→ **Task prompt**: In the interview below, shorten the paragraph that begins "Yeah. I mean a lot of the recent years here with Avangrid" into a bulleted list that keeps its main points.

→ **Text section**:
================

Yeah. I mean a lot of the recent years here with Avangrid, we've done a lot of work with human and organizational performance. I did that at GE. It really started back then about 2015 ish somewhere thereabouts. And when you learn about human and organizational performance, you understand that there are many, many influences that can happen. It takes some time to learn the process, but a lot of knee-jerk reactions by managers or whomever is I want to know who's responsible. I want to know what happened. And when you look at these influences and there's influence mapping, that's out there you can work with, you find out that there isn't just one easy solution because it's not easy to identify one fault or error if I can put it that way. There's bow ties that are out there and you talk about pre-event, post-event, there's barriers, there's processes. Hop uses what they call the Swiss cheese model, where everything aligns just right and it goes through the holes and the bad thing happens at the end, from the person to the hazard. These are the kinds of things you have to be wary of and understand. And that's why there should be several defenses to protect the person from the operation, the hazard, whatever it may be. So that if one thing fails, there's other things there to protect from going immediately to a negative result. And that's tough sometimes to identify but when you're talking about humans, you're talking about creatures that make instantaneous decisions based upon the influences they face at that point in time. Do not look at it that we know today. You've got to look at it at the point that person made the decision. What did they know at that point in time? And that's hard sometimes because retrospective hindsight is 20/20. We know what happened, but they didn't know what would happen when they made that choice.

Jill James:

That's right. That's right. John, you talked a bit about your career at GE for 20 years and now you're with Avangrid. You're in an education role there as well, correct?

John Mahoney:

Yeah. I lead a team of two that actually support the networks business, Avangrid Networks. One is our LMS person and she is very knowledgeable. I rely on her wholeheartedly a hundred percent. She keeps me aligned with the LMS system that we have just recently implemented. She is an expert.

Jill James:

And for who people aren't familiar, LMS means learning management system and Avangrid is an electrical utility, correct?

================

Records from a collection
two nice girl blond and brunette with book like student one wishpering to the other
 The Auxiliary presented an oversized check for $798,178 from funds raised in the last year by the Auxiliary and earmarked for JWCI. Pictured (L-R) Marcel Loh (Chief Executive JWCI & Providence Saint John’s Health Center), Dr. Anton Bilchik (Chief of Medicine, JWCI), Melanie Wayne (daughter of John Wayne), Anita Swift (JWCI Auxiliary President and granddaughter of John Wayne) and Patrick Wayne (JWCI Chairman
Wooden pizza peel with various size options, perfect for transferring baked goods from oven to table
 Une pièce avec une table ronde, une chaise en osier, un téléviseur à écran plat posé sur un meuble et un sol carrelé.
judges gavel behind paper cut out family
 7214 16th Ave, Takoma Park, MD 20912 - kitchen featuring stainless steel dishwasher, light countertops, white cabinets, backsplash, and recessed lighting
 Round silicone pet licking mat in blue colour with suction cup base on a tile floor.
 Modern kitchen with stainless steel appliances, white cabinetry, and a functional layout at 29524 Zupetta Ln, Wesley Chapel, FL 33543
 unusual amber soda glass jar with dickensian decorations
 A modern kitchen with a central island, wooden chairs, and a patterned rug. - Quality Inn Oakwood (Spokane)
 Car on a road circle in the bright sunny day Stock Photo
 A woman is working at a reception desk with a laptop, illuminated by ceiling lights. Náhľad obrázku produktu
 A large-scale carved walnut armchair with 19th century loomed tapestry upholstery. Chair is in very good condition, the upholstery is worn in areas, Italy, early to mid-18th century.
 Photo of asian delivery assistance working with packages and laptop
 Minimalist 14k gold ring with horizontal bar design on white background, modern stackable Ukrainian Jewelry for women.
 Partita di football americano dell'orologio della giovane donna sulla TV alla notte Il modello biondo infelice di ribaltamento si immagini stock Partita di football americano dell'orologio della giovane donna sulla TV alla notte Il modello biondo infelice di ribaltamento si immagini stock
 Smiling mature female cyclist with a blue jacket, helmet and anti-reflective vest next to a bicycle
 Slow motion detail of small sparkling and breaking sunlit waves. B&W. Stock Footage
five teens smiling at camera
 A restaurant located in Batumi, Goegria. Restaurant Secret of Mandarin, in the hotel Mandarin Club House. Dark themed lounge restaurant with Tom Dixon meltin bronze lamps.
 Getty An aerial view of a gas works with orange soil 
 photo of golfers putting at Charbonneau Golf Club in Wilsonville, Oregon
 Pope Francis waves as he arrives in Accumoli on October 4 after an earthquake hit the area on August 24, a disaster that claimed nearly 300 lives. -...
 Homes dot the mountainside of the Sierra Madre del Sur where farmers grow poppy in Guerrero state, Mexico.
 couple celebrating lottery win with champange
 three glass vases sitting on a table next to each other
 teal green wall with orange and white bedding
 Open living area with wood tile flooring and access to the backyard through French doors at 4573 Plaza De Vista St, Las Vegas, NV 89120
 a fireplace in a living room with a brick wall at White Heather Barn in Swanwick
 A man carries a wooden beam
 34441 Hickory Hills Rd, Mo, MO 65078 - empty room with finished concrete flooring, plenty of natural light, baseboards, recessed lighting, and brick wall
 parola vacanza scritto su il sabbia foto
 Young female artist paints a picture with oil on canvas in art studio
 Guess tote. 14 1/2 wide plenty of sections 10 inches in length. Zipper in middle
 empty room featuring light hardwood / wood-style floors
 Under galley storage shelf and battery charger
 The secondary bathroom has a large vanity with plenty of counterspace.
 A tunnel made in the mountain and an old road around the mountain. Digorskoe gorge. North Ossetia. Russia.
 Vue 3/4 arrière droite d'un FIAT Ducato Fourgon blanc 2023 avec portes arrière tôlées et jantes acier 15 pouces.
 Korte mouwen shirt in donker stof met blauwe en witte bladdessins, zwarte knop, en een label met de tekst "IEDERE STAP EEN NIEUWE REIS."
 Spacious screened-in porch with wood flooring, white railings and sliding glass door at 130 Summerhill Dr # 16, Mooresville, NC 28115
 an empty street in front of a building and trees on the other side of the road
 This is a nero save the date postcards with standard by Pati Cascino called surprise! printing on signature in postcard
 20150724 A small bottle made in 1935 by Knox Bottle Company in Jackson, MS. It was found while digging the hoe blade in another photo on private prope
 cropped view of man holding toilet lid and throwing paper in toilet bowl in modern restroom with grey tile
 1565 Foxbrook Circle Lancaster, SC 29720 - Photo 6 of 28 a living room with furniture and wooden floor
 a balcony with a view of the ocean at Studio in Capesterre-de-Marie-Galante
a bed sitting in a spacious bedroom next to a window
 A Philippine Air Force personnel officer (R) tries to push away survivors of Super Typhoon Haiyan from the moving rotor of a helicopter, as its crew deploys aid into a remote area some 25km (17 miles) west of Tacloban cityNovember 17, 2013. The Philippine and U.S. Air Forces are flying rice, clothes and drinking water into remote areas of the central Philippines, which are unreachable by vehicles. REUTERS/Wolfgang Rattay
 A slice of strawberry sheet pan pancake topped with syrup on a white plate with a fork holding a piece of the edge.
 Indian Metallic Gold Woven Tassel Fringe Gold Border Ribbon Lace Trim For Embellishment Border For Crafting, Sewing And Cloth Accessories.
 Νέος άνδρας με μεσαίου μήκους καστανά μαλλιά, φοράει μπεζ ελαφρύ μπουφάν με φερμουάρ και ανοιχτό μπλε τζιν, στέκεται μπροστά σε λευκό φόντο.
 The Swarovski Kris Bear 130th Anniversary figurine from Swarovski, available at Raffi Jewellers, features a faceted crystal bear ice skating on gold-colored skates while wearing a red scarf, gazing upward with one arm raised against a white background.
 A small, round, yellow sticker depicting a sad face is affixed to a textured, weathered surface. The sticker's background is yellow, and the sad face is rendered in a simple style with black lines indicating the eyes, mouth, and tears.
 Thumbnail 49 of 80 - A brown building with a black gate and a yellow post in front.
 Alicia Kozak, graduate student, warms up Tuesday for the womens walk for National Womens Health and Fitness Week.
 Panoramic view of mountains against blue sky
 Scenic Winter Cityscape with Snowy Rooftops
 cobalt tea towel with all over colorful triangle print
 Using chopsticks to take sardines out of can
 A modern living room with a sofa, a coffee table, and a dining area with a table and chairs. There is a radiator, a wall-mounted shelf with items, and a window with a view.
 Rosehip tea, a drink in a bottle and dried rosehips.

================

→ **Result of this task**:
- Avangrid has done a lot of work on human and organizational performance (HOP). The speaker also did this work at GE, starting around 2015.
- Learning HOP shows that many influences can play a part in an event.
- Managers often react by asking who is responsible and what happened. Influence mapping shows there is rarely one easy fix or one single fault.
- Bow ties cover pre-event and post-event factors, barriers, and processes.
- HOP uses the Swiss cheese model. The holes line up, and the bad outcome passes from the person to the hazard.
- There should be several defenses between the person and the hazard, so that if one fails, others stop an immediate bad result.
- People make instant decisions based on the influences they face at that moment.
- A decision should be judged by what the person knew when they made it, not by what is known today, because hindsight is 20/20.